*PROBLEM DETAILS*: Please copy every one of the rows below word for word, leaving the pictures out of your copy.

________

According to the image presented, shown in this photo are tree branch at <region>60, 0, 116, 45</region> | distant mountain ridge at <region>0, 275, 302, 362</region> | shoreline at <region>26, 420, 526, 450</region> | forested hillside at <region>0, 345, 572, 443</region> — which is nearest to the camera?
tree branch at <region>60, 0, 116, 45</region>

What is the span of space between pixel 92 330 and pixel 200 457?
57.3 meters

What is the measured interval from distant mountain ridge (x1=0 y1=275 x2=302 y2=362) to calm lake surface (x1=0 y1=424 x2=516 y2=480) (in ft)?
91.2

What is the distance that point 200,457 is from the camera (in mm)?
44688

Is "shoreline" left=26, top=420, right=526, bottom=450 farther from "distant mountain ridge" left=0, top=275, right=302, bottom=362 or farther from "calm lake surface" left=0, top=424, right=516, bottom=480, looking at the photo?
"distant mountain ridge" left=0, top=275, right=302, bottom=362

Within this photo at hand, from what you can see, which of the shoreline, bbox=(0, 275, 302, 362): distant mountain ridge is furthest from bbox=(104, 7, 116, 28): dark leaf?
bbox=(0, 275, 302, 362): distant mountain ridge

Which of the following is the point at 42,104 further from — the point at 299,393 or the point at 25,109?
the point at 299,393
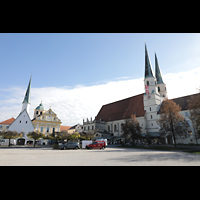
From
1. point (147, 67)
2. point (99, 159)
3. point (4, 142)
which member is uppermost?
point (147, 67)

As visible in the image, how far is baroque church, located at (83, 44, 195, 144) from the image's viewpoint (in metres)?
43.5

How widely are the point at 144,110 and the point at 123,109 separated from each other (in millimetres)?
11125

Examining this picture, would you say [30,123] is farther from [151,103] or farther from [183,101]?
[183,101]

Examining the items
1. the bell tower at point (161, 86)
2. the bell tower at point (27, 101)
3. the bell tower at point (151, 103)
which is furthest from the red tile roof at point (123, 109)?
the bell tower at point (27, 101)

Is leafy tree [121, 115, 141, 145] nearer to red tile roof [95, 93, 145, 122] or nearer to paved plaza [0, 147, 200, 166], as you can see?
red tile roof [95, 93, 145, 122]

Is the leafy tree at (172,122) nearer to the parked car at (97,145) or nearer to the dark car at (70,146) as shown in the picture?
the parked car at (97,145)

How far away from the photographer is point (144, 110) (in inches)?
1918

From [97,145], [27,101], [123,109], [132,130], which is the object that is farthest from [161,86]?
[27,101]

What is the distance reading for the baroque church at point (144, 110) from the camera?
43.5 metres
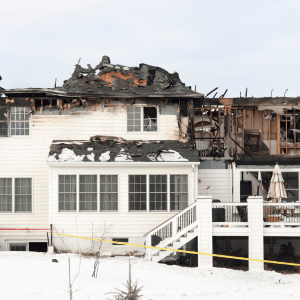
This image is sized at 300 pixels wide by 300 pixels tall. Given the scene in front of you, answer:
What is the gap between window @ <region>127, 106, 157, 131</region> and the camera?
69.2 feet

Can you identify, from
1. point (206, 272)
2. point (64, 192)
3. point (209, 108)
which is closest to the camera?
point (206, 272)

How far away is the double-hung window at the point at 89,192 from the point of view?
19.0m

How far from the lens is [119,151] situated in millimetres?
19469

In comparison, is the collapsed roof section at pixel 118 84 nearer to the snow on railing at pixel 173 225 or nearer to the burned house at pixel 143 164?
the burned house at pixel 143 164

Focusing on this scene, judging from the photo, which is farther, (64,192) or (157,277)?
(64,192)

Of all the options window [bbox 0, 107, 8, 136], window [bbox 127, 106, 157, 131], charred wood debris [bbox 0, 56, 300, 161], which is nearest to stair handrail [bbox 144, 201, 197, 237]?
charred wood debris [bbox 0, 56, 300, 161]

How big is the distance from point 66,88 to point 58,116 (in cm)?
153

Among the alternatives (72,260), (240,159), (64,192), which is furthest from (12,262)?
Result: (240,159)

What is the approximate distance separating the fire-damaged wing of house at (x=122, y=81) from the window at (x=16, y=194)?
4954 millimetres

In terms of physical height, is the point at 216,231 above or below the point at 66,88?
below

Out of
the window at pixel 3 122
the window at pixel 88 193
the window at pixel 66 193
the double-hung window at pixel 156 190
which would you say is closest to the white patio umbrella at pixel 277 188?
the double-hung window at pixel 156 190

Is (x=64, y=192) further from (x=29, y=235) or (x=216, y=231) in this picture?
(x=216, y=231)

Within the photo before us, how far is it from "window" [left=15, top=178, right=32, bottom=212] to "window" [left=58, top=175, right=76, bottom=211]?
2314 millimetres

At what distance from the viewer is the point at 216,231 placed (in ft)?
56.4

________

*CORRECT RESULT*:
According to the image presented, shown in this photo are tree branch at <region>60, 0, 116, 45</region> | distant mountain ridge at <region>0, 275, 302, 362</region> | shoreline at <region>26, 420, 526, 450</region> | forested hillside at <region>0, 345, 572, 443</region> — which is nearest to the camera?
tree branch at <region>60, 0, 116, 45</region>

What is the span of space between pixel 92 330 and pixel 200 457?
57.3 meters

What is the measured interval from distant mountain ridge (x1=0 y1=275 x2=302 y2=362) to calm lake surface (x1=0 y1=424 x2=516 y2=480) (in ft)?
91.2

What is the distance that point 200,457 is from the camera (in mm)?
44688

Is "shoreline" left=26, top=420, right=526, bottom=450 farther from "distant mountain ridge" left=0, top=275, right=302, bottom=362 or farther from "calm lake surface" left=0, top=424, right=516, bottom=480, looking at the photo?
"distant mountain ridge" left=0, top=275, right=302, bottom=362

Within this photo at hand, from what you can see, which of the shoreline, bbox=(0, 275, 302, 362): distant mountain ridge is furthest from bbox=(104, 7, 116, 28): dark leaf?
bbox=(0, 275, 302, 362): distant mountain ridge

Which of the following is the point at 42,104 further from — the point at 299,393 or the point at 25,109?
the point at 299,393
From
1. point (147, 67)
2. point (99, 159)
3. point (4, 142)
which member is uppermost?
point (147, 67)

As visible in the image, how far is baroque church, located at (83, 44, 195, 144) from the image's viewpoint (in metres)?
43.5

How widely are the point at 144,110 and the point at 123,109 separated from each other (in millimetres)?
11125

Examining this picture, would you say [30,123] is farther from [151,103] or farther from [183,101]?
[183,101]

Examining the items
1. the bell tower at point (161, 86)
2. the bell tower at point (27, 101)
3. the bell tower at point (151, 103)
which is furthest from the red tile roof at point (123, 109)?
the bell tower at point (27, 101)

Is leafy tree [121, 115, 141, 145] nearer to red tile roof [95, 93, 145, 122] or nearer to paved plaza [0, 147, 200, 166], as you can see?
red tile roof [95, 93, 145, 122]

Is the leafy tree at (172,122) nearer to the parked car at (97,145) or nearer to the dark car at (70,146) as shown in the picture?
the parked car at (97,145)

How far away from the photographer is point (144, 110) (in inches)?
1918

From [97,145], [27,101], [123,109], [132,130], which is the object that is farthest from [161,86]?
[27,101]

What is the distance reading for the baroque church at point (144, 110) from the camera?
43.5 metres
This image is sized at 300 pixels wide by 300 pixels tall. Given the scene in front of you, answer:
What is the gap between window @ <region>127, 106, 157, 131</region> and the camera?
69.2 feet

Can you identify, from
1. point (206, 272)
2. point (64, 192)
3. point (209, 108)
which is closest to the camera?
point (206, 272)

How far away is the double-hung window at the point at 89,192 from the point of view?
19.0m

How far from the lens is [119,151] situated in millimetres?
19469

In comparison, is the collapsed roof section at pixel 118 84 nearer to the snow on railing at pixel 173 225 or nearer to the burned house at pixel 143 164?
the burned house at pixel 143 164

Focusing on this scene, judging from the photo, which is farther, (64,192) or (157,277)?
(64,192)

Of all the options window [bbox 0, 107, 8, 136], window [bbox 127, 106, 157, 131], charred wood debris [bbox 0, 56, 300, 161], which is nearest to stair handrail [bbox 144, 201, 197, 237]?
charred wood debris [bbox 0, 56, 300, 161]

How big is the distance from point 66,88 to point 58,116 (in cm)?
153

Among the alternatives (72,260), (240,159), (64,192), which is furthest from (12,262)?
Result: (240,159)

What is the approximate distance separating the fire-damaged wing of house at (x=122, y=81) from the window at (x=16, y=194)?
4954 millimetres

In terms of physical height, is the point at 216,231 above or below the point at 66,88?
below

Out of
the window at pixel 3 122
the window at pixel 88 193
the window at pixel 66 193
the double-hung window at pixel 156 190
which would you say is closest to the white patio umbrella at pixel 277 188?
the double-hung window at pixel 156 190

Is (x=64, y=192) further from (x=29, y=235) or (x=216, y=231) in this picture?
(x=216, y=231)

Within the photo before us, how far is it from "window" [left=15, top=178, right=32, bottom=212] to "window" [left=58, top=175, right=76, bottom=211]?
2314 millimetres

At what distance from the viewer is the point at 216,231 placed (in ft)?
56.4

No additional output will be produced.